Better farming practices urged as world's topsoil washes away

Periodically, American satellites take pictures of a strange haze over the eastern Atlantic. The haze is not water vapor but dirt - fine topsoil blown off the arid farm lands of North Africa.

At the Mauna Loa Observatory, in Hawaii, scientists can tell when spring planting starts in northern China. That's when the soil dust in their air samples increases sharply.

All over the globe, precious topsoil is blowing and washing away. Soil erosion now threatens the productivity of almost half the world's farmland, a just-released report by the Worldwatch Institute concludes.

''As demand for food climbs, the world is beginning to mine its soils, converting a renewable resource into a nonrenewable one,'' says Worldwatch president Lester Brown.
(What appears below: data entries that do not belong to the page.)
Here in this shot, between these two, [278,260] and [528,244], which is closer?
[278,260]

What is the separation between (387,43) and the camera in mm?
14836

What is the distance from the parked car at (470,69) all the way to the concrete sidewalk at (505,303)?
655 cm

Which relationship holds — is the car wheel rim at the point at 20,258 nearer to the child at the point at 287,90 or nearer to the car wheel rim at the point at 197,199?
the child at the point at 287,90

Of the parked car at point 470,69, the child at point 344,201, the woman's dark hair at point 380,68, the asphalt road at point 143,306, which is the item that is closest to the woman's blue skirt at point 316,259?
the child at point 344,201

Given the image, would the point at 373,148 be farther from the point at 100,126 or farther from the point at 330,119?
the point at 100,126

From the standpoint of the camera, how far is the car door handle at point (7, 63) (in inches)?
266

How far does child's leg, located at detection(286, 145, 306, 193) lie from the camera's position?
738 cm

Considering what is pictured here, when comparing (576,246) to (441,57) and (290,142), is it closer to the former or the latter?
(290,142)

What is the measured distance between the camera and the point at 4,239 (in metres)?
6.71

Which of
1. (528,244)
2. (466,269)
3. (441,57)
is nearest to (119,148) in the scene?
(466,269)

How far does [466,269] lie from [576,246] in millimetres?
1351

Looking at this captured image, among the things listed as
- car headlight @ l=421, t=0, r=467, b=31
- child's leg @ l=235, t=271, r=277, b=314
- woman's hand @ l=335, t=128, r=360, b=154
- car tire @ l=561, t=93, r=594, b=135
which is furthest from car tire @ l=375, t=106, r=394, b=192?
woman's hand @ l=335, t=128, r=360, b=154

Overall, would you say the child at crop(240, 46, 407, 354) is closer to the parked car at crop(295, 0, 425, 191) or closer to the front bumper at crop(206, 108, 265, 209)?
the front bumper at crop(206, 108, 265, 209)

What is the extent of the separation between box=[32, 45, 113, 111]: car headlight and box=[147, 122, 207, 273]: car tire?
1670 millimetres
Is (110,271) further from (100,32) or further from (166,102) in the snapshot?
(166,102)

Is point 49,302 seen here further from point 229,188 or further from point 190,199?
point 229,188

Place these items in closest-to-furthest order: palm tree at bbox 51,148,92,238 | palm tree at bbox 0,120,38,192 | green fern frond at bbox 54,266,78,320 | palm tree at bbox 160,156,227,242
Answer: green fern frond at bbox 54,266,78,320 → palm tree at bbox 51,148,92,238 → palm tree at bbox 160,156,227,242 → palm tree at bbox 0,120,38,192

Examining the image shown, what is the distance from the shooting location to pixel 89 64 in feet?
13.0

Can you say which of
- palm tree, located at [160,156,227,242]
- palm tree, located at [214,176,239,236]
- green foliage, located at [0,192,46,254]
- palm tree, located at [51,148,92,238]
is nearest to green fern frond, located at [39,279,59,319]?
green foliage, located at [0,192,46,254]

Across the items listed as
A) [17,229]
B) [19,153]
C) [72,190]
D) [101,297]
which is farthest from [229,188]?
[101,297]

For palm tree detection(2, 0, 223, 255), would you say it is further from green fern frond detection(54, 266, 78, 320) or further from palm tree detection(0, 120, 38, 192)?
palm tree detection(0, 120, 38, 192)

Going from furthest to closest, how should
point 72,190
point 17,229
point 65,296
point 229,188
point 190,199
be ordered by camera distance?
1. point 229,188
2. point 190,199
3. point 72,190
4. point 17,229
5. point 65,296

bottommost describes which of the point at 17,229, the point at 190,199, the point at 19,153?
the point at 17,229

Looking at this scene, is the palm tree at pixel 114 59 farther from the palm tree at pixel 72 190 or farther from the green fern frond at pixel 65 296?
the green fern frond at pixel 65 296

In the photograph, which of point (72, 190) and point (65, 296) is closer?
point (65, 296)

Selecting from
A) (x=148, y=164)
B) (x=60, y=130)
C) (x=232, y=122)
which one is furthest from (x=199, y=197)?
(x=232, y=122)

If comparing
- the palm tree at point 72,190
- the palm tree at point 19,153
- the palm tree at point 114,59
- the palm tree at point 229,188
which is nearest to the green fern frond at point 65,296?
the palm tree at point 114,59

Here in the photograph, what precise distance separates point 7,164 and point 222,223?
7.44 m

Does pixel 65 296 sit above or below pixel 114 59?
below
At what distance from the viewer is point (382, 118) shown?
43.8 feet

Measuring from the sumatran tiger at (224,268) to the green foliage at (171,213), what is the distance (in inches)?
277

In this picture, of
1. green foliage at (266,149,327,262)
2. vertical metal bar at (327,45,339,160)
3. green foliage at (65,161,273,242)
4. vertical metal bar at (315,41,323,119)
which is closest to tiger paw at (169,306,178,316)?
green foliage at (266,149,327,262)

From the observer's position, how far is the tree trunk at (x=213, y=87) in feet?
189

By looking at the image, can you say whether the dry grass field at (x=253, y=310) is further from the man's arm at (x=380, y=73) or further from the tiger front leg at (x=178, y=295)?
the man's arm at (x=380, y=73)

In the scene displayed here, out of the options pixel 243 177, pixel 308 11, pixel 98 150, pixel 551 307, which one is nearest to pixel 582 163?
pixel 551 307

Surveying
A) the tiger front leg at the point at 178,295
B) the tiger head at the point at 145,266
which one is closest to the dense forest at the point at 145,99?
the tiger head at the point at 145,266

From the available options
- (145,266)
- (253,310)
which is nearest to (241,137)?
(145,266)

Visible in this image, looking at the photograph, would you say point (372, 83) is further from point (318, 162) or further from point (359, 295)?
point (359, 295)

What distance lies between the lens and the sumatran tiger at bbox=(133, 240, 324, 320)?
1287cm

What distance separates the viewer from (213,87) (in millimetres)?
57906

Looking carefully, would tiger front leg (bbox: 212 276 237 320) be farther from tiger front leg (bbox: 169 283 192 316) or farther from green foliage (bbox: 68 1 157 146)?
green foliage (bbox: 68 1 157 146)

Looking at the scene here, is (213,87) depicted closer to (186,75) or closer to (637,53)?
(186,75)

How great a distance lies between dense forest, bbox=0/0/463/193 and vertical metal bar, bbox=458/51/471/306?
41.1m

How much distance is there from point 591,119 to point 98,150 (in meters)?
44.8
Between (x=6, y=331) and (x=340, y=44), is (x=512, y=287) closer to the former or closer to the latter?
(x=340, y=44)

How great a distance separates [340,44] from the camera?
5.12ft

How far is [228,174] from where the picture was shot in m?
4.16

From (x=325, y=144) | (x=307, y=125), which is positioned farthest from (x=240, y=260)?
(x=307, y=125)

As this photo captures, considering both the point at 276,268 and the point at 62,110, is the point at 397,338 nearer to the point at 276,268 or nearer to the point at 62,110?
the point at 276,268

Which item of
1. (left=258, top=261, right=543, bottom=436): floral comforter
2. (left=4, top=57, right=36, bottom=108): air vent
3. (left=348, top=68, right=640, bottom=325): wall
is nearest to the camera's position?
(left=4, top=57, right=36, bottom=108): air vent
Environmentalists have long worried about the rate of topsoil erosion in the United States. The Worldwatch study, however, is one of the first attempts to measure the extent of the problem worldwide.

The report estimates that roughly 25 billion tons of the globe's topsoil is, in effect, disappearing each year. At that rate, the world will have 7 percent less topsoil in 1994 than it does today. Since the soil erodes faster in some areas than others, Worldwatch says this problem could seriously affect about half the world's farmland.

In the US, soil erosion exceeds tolerable levels on 44 percent of the land used to grow crops, the report notes. In India, the figure is 60 percent. In the Soviet Union, half a million hectares (1.2 million acres) of wind-eroded farmland are abandoned each year. One billion tons of topsoil flow out of Ethiopia's highlands annually, Worldwatch says.

The press to increase food output may be the basic cause of the problem. World farmers are struggling to feed expanding populations, says the report, and some are resorting to practices that damage their fields.

Throughout the third world, farmers are expanding onto steep land that erodes quickly. In the Andes, for instance, some new cropland is in areas so mountainous that ''fear of ... landslides has become an integral part of daily life,'' the report says.

Crop rotation, which provides soil cover and binds soil particles together, is in some areas being abandoned. Many US farmers in the lower Mississippi Valley who used to switch crops now grow corn or soybeans continuously.

In arid regions, less farmland is being allowed to lie fallow. When not allowed to rest for a season, such soil tends to dry up and blow away. The Soviets, in the '70s, reduced their fallowed land by one-third, for instance.

Although some soils in Kenya are 76 inches deep, most of the world is covered by only a thin 6 to 7 inches of topsoil. If fields begin to look like worn rugs, with the underlying layer of subsoil showing through in spots, they can't grow as many plants as they used to. The loss of 4 inches of topsoil in one West African area cut corn yields by 52 percent.

But it is possible to slow down this accelerating problem. ''One third-world country that has formulated an effective response is Kenya,'' the study notes.

Working with Swedish environmental experts, Kenya began a soil conservation program a decade ago. Today the program is in full swing: Some 3.5 million trees have been given to farmers for use in slowing wind erosion. Thousands of erosion-cutting drains and terraces have been constructed.

Today conservation is being improved on 30,000 to 35,000 farms a year, ''a level that could stabilize Kenya's soils in 25 years,'' Worldwatch says.